Da ich ohnehin ab und an einen Windows-Server benötige, habe ich mir einen solchen mittels der Virtualisierungssoftware VMWare Fusion zugelegt und lasse den Server auf meinem MacBook starten. Dort habe ich dann auch die ODBC-Software installiert, dazu Access und das reicht eigentlich schon. Bei Access sollte es mindestens die Version aus dem Paket Office 2000 sein (Access 2000), damit eine Verbindung zustande kommt.

Die ODBC-Verbindung kann man dann in der Systemsteuerung / Verwaltung / ODBC Datenbankverbindungen in der Reiterkarte DSN-Verbindungen neu erstellen. Dazu wählt man beim Treiber die MySQL-Verbindung. Die übrigen Angaben sollten klar sein, die Werte in den beiden hinteren Reiterkarten Connect Options und Advanced müssen in der Regel gar nicht angepasst werden.
Nun erstellt man eine leere Datenbank mit Access und wählt dann unter Datei / externe Daten / Tabellen verknüpfen im unteren DropDown den letzten Wert ODBC Datenbanken(). Dort findet man dann die zuvor registrierte Datenbank. Nun braucht man sich nur noch diejenigen Tabellen auszuwählen, welche man für die Abfrage nutzen will und schon kann man eine solche erstellen. Es ist von der Bedienung her keinen Unterschied zu bemerken, ob es ich um verknüpfte oder lokale Tabellen handelt, mindestens bei den Abfragen nicht. Allerdings kann man die Tabellen via Access nicht verändern, da sie ja bloss verlinkt sind.

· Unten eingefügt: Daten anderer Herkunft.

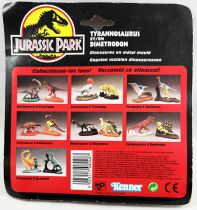 Jurassic Park - Kenner - Metal Figures - Tyrannosaurus & Dimetrodon (mint on card)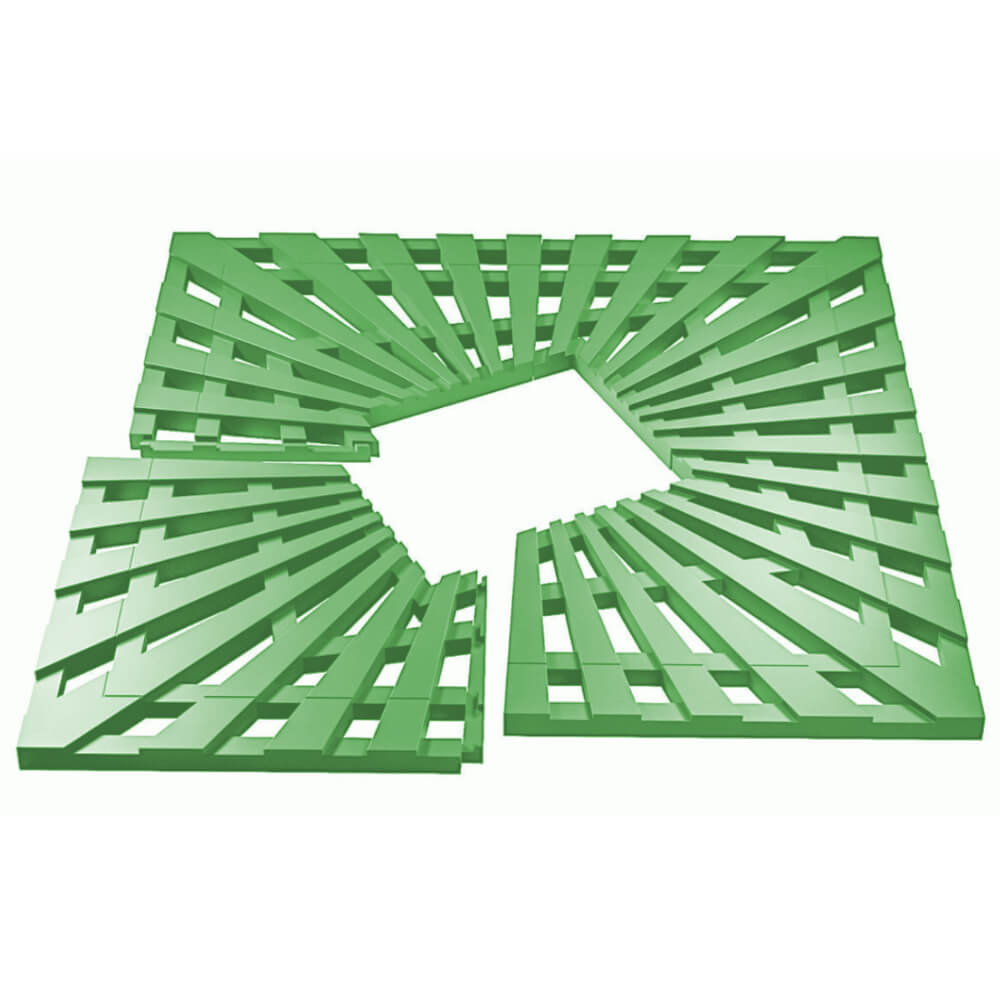 Приствольная решетка для дерева ZKING ATMOSPHERE 1.2х1.2м Зеленая в Магнитогорске фото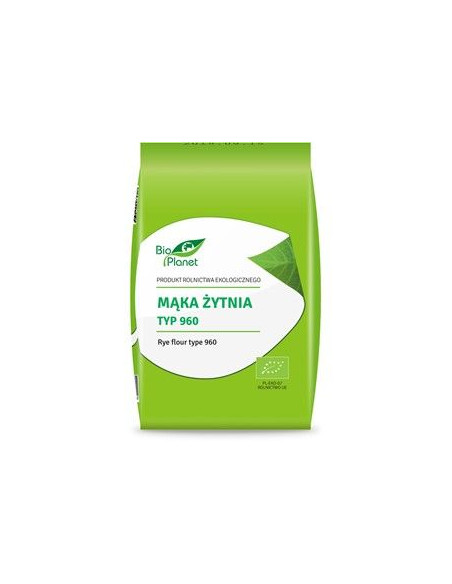Mąka żytnia typ 960 bio - 1kg - Bio Planet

Etwas mühsam finde ich, dass sich allfällige Änderungen an den Tabellen nicht bemerkbar machen. Um geänderte Tabellen im Access neu einzulesen, muss man die Verknüpfung löschen und neu erstellen. Ist eine Abfrage fertig erstellt, kann man sich den SQL-Code anzeigen lassen (Menü Ansicht / SQL-Ansicht) und diesen dann direkt in jeder Anwendung nutzen, welche SQL unterstützt. Also zum Beispiel auch mit dynamischen PHP-Seiten.